A video on progress tracking problems would be great. Let's say event A triggers various events in different microservices. How can a microservice determine when all events that were produced in response to event A are fully processed?
For example, if event A is a file upload, which triggers virus scanning, format conversion, and metadata extraction, how can we track when all related processes are complete? Some of those processes are optional or depend on context, and the total amount of processing to be done can be unpredictable. Additionally, there may be no sequential order for these processes. I also find progress hard to track if you can't use historic data and don't know the total amount of work that needs to be done. Is coupling and increasing complexity inevitable in such cases?
Let's say one microservice consumes a FileProcessingQueued event which triggers a not easily predictable amount of other events, and another microservice expects a FileProcessingFinished event, while some other microservice may expect progress reports even before FileProcessingFinished is produced.
This problem (or anti-pattern) deserves its own name and strategies for dealing with it.

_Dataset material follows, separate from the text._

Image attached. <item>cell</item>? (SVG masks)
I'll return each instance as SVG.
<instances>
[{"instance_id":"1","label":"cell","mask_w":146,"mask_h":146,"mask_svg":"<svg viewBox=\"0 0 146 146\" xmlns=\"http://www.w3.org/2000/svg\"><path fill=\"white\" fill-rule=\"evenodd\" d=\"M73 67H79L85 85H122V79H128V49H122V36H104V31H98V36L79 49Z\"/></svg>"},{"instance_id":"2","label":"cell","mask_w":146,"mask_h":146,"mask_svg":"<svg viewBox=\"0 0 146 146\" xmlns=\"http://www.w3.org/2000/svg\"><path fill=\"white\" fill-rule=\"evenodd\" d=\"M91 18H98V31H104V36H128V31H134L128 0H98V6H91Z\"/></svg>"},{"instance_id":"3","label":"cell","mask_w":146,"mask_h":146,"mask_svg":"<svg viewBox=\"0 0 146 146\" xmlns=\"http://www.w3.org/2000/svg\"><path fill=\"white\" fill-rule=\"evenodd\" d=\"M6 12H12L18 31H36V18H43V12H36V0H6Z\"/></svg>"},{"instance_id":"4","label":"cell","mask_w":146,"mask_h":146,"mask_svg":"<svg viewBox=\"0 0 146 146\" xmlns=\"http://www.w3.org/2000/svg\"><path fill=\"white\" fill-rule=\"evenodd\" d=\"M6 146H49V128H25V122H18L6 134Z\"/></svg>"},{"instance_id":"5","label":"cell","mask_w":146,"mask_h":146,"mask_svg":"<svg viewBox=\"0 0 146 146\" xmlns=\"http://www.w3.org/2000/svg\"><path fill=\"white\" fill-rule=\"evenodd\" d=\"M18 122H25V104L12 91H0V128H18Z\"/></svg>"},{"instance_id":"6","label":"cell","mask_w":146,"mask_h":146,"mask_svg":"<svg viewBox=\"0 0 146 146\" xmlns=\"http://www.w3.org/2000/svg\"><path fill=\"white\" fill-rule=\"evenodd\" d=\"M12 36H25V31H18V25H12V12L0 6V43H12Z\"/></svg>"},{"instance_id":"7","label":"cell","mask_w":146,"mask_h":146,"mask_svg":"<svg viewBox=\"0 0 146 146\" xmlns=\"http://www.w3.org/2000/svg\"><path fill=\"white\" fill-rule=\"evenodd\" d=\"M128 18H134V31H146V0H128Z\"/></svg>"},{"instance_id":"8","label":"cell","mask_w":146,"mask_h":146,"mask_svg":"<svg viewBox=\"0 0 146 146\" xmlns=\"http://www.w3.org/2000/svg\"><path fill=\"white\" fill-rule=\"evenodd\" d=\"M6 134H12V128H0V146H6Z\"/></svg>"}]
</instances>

@@ConfluentDeveloperRelations I believe many devs may find it valuable. After more learning, I can see it may be related to choreography and orchestration. Having progress reporting or completion events in choreography seems impossible. Much like trying to predict Conway's Game of Life
Very informative.
what is sourcing event managment ?
Great stuff
Having a traditional database with two hundred tables, 400GB size, running complex joins and relying on fast retrieval of current state... I just cannot imagine how we could query a virtually endless eventlog to compute the current state... What is the bridge to go from a relational database to this sexy eventlog?
Thank god for Temporal
hamilitonian vs langrangian!
Wrong, on many levels.
How come?
Mostly because in event sourcing, you validate before, based in the current events, to ensure the business rules apply. So you can never get in an inconsistent state.
@@ConfluentDeveloperRelations so the video is not about event sourcing?
@@gerardklijs9277you're not getting the point here
@@aflous might be, but event sourcing just needs the events to be stored somewhere, they don't need to be on a log. It's just all very much tied to the capabilities of Kafka, while Kafka is far from ideal for event sourcing. That's why event sourcing with Kafka is hard.